The Howard County Children’s Center received the largest donation in its history Friday afternoon.

The Roy M. Speer Foundation of Odessa, Fla., presented $600,000 to the center for construction of a pre-school building and adding therapy services.

HCCC Director Tim Freel’s daughter, Christi Speer of Nashville, Tenn., made the presentation on behalf of the foundation. Her husband Richard is the son of the late Roy M. Speer, founder of the Home Shopping Network.

Christi Speer told about the grant before presenting the check to her father.

“When Daddy is passionate about something, it is very clear to those around him. He’s very passionate about this place,” she said. “I’ve become very passionate, too. I’ve never seen more hard-working people. You can see lives changed here daily.”

Speer said she was touring the center’s current pre-school facility a few years ago and “started talking about what we could do and how we could expand it.”

From there, the donation from the Speer Foundation began to take shape, resulting in Friday’s presentation.

“It’s just great. This community is my home. There are so many people here who have meant so much to me. They believed in me. I’m humbled to be able to give back to the community,” Speer said.

Roy Speer was “a hard-working man. He had three jobs to go through law school. I know he’d be proud today,” Christi Speer said of her father-in-law, who died in 2012 at age 80.

——————

What you will do. Write out the part of the donation article that opens with the words containing "HCCC Director Tim" and closes with "to her father.", changing "check" to "gift". Work only from the article on the donation.

Stored data

——————

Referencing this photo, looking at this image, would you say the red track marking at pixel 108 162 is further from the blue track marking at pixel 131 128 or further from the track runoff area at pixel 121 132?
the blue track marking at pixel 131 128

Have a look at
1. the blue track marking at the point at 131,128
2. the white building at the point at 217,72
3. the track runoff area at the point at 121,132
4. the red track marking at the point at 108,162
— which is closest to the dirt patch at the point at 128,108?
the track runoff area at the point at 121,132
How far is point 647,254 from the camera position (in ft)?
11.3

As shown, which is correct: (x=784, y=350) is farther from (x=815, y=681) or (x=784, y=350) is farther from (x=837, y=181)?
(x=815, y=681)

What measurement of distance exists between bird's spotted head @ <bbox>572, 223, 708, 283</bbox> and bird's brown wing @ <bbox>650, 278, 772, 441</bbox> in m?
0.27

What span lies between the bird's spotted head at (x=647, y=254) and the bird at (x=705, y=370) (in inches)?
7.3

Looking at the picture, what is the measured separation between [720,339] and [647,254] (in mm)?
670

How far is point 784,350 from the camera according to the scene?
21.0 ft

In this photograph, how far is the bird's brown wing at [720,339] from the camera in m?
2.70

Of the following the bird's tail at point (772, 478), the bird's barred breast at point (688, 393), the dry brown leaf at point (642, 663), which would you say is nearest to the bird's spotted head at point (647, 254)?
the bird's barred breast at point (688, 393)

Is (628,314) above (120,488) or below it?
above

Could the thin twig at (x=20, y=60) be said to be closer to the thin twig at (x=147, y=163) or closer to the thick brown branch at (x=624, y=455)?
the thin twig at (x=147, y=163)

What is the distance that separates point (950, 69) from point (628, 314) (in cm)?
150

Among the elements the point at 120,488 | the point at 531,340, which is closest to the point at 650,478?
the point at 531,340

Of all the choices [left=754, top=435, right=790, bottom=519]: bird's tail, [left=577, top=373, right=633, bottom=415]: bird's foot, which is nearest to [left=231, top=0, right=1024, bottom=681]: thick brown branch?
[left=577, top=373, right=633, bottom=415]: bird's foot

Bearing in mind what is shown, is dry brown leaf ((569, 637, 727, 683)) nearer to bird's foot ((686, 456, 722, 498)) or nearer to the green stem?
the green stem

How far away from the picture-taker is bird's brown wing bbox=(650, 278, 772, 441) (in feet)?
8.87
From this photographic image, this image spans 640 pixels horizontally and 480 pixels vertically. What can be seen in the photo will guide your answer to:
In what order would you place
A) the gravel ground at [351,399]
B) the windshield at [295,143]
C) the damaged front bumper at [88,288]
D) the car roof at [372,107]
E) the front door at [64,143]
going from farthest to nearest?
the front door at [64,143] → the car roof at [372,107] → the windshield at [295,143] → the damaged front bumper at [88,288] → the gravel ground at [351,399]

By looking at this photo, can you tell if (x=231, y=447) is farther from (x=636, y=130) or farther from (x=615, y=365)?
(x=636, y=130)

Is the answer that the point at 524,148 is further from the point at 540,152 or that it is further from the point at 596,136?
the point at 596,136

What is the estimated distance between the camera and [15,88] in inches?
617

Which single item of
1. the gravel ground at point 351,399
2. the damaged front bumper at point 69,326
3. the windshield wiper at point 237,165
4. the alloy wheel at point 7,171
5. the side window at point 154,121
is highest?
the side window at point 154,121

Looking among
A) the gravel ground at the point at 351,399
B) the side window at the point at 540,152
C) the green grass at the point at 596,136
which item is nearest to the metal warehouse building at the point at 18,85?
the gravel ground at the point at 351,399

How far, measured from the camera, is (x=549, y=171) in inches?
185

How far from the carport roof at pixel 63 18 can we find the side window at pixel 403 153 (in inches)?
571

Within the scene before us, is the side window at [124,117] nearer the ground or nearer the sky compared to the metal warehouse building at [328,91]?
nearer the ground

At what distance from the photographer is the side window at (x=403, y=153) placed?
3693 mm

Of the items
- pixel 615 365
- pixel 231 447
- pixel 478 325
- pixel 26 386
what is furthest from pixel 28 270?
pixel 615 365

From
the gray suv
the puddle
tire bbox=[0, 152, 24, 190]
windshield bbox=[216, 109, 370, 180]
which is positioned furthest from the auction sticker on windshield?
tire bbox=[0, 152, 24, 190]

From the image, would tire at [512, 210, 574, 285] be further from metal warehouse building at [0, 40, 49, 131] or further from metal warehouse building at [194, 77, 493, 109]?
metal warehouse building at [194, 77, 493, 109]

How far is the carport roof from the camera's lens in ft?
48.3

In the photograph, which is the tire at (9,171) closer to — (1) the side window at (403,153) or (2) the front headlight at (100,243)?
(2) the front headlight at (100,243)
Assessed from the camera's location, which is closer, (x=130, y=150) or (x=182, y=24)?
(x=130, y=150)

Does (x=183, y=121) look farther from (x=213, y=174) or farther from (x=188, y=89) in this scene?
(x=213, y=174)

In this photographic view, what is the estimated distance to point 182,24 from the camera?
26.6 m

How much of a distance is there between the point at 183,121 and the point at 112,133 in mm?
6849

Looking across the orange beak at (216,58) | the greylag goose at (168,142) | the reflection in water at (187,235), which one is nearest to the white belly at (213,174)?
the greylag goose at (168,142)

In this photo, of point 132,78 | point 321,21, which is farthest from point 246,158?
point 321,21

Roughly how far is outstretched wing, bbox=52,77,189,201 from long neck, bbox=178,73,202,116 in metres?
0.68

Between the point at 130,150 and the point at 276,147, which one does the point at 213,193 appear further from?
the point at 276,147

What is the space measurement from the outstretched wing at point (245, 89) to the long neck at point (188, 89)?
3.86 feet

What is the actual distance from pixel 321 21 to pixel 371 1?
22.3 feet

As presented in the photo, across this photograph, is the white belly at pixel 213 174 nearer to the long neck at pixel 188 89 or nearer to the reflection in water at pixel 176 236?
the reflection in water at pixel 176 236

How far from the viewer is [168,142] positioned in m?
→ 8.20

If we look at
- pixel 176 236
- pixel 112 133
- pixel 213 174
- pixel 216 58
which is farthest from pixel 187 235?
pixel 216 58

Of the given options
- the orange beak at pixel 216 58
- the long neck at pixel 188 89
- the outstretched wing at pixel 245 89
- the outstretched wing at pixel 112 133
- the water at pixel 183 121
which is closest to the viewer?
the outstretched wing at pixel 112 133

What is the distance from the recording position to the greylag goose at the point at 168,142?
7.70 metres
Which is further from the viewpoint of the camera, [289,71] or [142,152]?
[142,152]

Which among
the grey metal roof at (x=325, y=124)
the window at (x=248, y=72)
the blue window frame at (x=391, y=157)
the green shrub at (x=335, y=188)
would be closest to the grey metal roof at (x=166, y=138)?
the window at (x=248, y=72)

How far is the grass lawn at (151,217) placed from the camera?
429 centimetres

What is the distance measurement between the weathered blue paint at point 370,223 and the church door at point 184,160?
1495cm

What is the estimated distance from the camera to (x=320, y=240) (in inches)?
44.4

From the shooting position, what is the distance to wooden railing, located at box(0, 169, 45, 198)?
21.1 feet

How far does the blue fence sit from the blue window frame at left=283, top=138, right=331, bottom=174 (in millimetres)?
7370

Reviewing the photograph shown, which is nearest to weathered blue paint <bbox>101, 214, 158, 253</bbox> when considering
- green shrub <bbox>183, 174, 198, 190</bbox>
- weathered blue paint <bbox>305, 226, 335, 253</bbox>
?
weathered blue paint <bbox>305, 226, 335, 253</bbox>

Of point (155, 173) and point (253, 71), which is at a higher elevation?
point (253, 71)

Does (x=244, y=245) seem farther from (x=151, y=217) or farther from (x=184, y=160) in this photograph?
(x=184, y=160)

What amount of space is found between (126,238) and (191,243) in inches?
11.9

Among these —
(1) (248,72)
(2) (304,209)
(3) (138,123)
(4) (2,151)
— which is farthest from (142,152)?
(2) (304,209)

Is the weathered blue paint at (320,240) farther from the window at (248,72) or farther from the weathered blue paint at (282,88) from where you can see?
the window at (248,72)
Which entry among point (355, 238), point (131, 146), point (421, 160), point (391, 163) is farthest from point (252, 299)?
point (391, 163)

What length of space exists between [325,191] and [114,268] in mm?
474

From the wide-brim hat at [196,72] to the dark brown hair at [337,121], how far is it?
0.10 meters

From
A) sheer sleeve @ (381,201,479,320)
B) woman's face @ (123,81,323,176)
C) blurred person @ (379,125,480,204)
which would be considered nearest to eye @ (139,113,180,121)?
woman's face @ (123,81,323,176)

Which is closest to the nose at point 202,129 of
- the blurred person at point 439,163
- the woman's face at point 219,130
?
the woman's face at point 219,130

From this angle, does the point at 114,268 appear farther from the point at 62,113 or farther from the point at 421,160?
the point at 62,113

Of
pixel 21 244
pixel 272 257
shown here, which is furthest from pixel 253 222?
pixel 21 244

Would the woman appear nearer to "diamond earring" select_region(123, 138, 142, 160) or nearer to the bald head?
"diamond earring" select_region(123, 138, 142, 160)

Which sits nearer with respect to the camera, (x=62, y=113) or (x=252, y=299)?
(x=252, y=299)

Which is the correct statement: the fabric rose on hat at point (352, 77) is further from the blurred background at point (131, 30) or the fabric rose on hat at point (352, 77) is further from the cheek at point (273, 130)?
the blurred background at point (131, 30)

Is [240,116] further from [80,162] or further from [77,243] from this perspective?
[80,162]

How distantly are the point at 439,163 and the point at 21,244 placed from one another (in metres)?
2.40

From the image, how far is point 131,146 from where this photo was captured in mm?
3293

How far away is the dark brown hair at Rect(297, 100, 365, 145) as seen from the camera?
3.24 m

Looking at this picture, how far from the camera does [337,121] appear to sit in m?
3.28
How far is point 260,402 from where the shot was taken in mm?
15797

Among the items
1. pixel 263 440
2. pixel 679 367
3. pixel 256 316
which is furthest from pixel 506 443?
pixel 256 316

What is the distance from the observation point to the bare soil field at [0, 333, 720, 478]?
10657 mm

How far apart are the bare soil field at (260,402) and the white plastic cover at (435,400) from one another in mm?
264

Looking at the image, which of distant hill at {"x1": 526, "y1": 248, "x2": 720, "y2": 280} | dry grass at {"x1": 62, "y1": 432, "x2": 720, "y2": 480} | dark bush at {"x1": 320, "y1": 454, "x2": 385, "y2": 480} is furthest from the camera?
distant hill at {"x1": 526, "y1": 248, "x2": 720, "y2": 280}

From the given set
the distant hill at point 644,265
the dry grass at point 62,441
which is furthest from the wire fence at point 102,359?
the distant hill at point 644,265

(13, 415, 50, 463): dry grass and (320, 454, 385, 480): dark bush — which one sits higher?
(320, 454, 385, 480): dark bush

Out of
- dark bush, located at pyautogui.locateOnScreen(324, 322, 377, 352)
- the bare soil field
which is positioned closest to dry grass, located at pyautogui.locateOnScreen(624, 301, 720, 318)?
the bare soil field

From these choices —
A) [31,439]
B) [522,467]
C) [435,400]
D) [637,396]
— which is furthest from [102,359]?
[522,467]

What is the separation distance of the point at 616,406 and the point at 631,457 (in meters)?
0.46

——————

Answer to the exercise.
HCCC Director Tim Freel’s daughter, Christi Speer of Nashville, Tenn., made the presentation on behalf of the foundation. Her husband Richard is the son of the late Roy M. Speer, founder of the Home Shopping Network.

Christi Speer told about the grant before presenting the gift to her father.